Excerpt from a dataset »
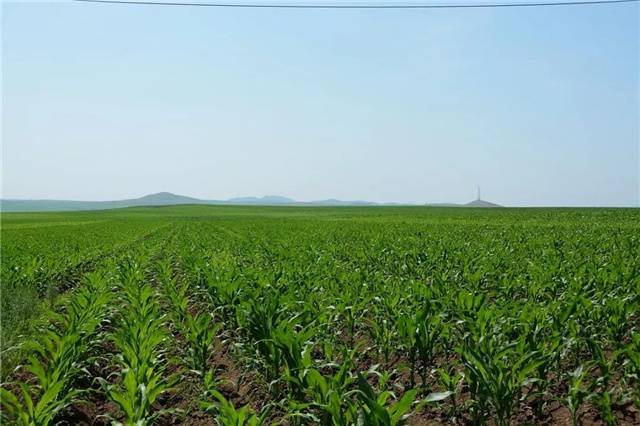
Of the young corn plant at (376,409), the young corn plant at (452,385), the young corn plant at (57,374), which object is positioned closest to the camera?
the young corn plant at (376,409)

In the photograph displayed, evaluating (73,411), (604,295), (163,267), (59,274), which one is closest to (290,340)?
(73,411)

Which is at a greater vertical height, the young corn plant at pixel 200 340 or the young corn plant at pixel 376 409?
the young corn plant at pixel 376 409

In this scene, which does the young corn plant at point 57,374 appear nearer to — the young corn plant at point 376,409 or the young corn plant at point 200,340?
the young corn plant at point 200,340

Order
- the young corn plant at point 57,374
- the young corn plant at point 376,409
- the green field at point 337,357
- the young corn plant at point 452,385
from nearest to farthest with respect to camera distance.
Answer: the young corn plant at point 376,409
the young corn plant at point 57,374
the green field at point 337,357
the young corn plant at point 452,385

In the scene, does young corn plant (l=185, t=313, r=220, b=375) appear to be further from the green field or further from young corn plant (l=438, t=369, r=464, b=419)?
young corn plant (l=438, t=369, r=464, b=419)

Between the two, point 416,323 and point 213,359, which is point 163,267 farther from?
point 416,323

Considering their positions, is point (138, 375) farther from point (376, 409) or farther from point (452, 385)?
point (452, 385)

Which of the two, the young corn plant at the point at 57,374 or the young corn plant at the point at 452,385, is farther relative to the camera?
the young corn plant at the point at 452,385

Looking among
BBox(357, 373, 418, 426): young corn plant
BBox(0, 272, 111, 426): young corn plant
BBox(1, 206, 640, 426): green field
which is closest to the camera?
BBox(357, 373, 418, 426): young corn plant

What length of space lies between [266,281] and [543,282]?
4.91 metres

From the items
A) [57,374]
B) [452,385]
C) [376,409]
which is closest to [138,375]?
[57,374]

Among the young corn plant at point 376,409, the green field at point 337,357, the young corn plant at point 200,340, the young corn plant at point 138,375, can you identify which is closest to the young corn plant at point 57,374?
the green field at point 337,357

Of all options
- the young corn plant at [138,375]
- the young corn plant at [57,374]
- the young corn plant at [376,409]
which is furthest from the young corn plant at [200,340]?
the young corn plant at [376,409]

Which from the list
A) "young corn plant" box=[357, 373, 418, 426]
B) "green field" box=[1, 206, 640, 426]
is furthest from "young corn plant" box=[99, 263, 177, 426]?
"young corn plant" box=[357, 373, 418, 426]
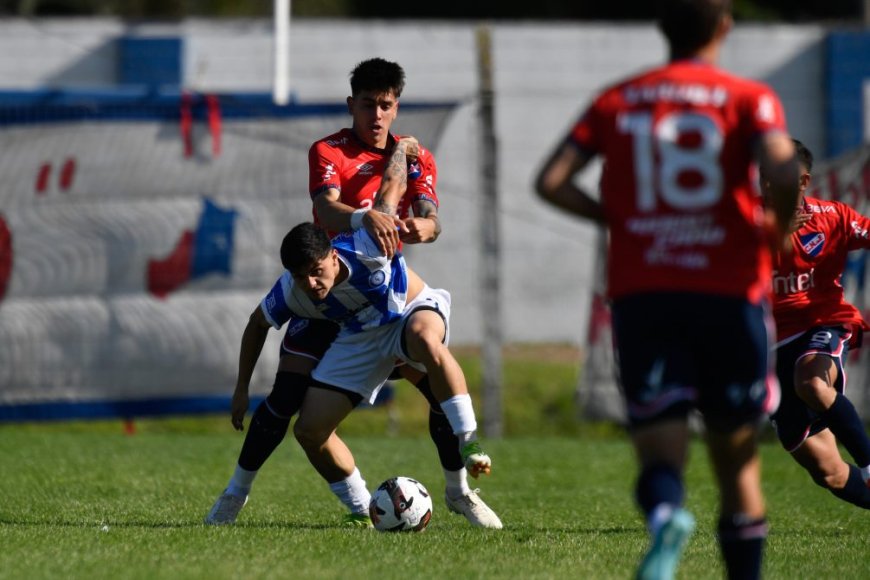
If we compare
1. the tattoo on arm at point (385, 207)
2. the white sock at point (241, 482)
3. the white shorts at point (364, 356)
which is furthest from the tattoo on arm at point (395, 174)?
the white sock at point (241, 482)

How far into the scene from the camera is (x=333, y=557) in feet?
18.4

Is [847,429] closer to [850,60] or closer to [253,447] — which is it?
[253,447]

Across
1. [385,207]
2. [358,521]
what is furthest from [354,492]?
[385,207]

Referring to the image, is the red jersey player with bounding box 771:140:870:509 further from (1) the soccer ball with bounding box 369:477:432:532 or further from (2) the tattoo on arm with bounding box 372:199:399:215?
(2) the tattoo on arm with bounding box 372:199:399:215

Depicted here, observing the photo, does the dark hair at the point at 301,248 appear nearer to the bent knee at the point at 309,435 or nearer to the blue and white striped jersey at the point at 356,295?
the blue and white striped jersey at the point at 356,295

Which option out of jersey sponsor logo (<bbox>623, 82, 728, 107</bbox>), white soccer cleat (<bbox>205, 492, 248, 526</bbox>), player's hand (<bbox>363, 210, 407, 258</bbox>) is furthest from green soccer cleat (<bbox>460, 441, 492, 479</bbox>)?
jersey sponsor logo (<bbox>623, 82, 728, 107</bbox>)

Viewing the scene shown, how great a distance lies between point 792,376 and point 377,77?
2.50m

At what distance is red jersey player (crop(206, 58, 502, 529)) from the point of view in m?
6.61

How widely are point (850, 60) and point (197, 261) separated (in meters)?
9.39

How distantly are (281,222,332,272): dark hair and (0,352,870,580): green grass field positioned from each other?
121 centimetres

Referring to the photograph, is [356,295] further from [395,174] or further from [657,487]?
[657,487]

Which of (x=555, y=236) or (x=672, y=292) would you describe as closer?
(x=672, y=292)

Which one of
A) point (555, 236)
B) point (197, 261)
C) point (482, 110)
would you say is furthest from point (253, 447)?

EXERCISE OBJECTIVE » Copy exactly the lines of the listing above, beginning at the line with "Which option out" and ending at its final line; write out nothing else.

FULL RESPONSE »
Which option out of jersey sponsor logo (<bbox>623, 82, 728, 107</bbox>), white soccer cleat (<bbox>205, 492, 248, 526</bbox>), player's hand (<bbox>363, 210, 407, 258</bbox>) is furthest from green soccer cleat (<bbox>460, 441, 492, 479</bbox>)?
jersey sponsor logo (<bbox>623, 82, 728, 107</bbox>)

Viewing the scene shown, how great a distance lies between point 792,376 and point 377,77?
2.50m

At what distance is red jersey player (crop(206, 58, 502, 529)) from the point of view in m?
6.61

How widely are point (850, 60) and point (197, 261) separated (in meters)?
9.39

How distantly are (281,222,332,272): dark hair and (0,352,870,580): green grass field positioned from each other?
121 centimetres

Referring to the photograph, is [356,295] further from [395,174] or further from [657,487]?
[657,487]

Which of (x=555, y=236) or (x=672, y=292) would you describe as closer?
(x=672, y=292)

Which one of
A) point (555, 236)
B) point (197, 261)
C) point (482, 110)
would you say is furthest from point (253, 447)?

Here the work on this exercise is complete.